Tönt dennoch nach ferner Zukunft – nur, dass die Pilot-Tankstelle in Lenzburg im ersten Quartal in Bau gehen und die Anlage noch 2021 zu kaufen sein soll! Der Preis? «Dazu ist es zu früh», sagt Kellner, «am Anfang ist es immer teurer.» Branchenexperten schätzen die Kosten auf eine hohe fünfstellige Summe, später vielleicht 30'000 Franken. Dafür ist man dann permanent von Spritkosten befreit.

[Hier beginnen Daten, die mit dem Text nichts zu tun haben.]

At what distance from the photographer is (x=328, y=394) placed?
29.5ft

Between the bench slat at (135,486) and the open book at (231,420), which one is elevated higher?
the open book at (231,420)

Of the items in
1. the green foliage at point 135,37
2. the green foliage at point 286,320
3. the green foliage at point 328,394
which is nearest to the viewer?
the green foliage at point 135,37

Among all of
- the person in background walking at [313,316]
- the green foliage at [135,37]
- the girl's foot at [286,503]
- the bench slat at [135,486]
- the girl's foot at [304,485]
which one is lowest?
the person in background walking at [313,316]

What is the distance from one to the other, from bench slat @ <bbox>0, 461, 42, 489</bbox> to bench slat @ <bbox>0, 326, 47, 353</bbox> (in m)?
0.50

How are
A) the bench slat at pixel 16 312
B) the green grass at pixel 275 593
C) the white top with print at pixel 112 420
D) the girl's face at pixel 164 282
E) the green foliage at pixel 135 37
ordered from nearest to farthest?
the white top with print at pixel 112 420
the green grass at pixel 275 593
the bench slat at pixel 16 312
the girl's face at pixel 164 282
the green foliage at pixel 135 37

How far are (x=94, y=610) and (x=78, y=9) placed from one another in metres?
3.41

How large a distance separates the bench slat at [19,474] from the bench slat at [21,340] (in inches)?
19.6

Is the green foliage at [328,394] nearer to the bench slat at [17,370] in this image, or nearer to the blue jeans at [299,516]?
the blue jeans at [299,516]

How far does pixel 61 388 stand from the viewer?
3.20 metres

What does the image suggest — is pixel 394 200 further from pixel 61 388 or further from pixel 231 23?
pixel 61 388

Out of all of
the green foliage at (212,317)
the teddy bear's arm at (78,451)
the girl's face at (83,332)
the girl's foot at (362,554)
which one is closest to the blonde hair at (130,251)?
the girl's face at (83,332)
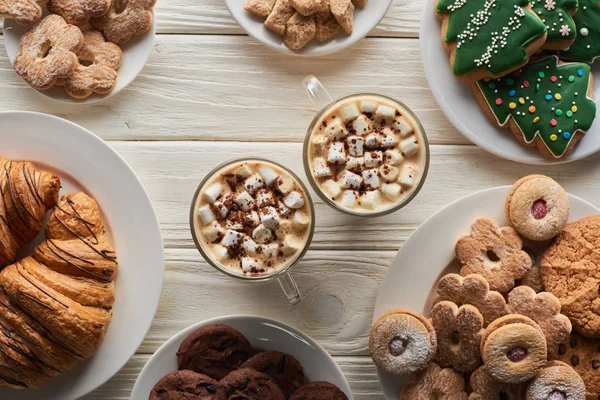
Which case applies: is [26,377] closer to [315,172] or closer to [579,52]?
[315,172]

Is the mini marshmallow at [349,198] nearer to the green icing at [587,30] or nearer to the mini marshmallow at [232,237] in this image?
the mini marshmallow at [232,237]

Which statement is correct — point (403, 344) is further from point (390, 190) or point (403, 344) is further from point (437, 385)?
point (390, 190)

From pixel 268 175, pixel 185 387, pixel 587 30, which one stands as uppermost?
pixel 587 30

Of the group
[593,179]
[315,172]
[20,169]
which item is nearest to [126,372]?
[20,169]

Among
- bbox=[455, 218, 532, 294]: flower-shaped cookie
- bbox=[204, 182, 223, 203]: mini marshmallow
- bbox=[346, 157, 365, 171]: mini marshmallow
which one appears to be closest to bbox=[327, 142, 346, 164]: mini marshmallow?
bbox=[346, 157, 365, 171]: mini marshmallow

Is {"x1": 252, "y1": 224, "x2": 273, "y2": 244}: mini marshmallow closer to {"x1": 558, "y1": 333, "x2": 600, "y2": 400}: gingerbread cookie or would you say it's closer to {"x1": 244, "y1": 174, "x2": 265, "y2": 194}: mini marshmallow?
{"x1": 244, "y1": 174, "x2": 265, "y2": 194}: mini marshmallow

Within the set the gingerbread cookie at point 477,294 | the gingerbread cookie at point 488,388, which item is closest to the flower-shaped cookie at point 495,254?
the gingerbread cookie at point 477,294

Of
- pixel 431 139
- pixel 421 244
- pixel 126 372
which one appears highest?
pixel 431 139

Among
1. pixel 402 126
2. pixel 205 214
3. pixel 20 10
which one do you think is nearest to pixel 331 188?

Parallel dazu will die Autobranche die Brennstoffzelle dank grösserer Serien preislich auf das Niveau eines Akkus drücken, um beide Wege parallel zu fahren. Derzeit sind Brennstoffzellen-Autos zu teuer. Aber Fortschritte erkennbar. Der Hyundai Nexo kostet 89'900, der zuvor ebenso teure, erneuerte Toyota Mirai 59'900 Franken. Anbei: Brennstoffzellen-Autos haben wegen Umwandlungs-Verlusten den geringeren Wirkungsgrad als Batterieautos, die Effizienz liegt jedoch über Benzinern oder Dieseln (mehr hier) – und bei lokaler Wasserstoff-Erzeugung mit erneuerbaren Energien spielt dies eine untergeordnete Rolle.

Grössere Anlage geplant

Parallel baut Messer mit EPFL, Lonza und anderen Partnern im Wallis eine vom Bundesamt für Energie (BFE) geförderte Grossanlage nach demselben Prinzip. Wozu? Weil Industrie und Grossunternehmen zunehmend auf Wasserstoff setzen – etwa statt auf fossiles Erdgas. Hirngespinste? Von wegen: Versandriese Amazon etwa setzt im grossen Stil Brennstoffzellen-Gabelstapler für die Lager ein – weil sichs rechnet. Seit Sommer kann man auch bei uns Brennstoffzellen-Stapler von Linde Material Handling (LMH) kaufen. Wer die erwirbt, kann dank Schweizer Innovationsgeist nun quasi die eigene Tankstelle dazu erwerben.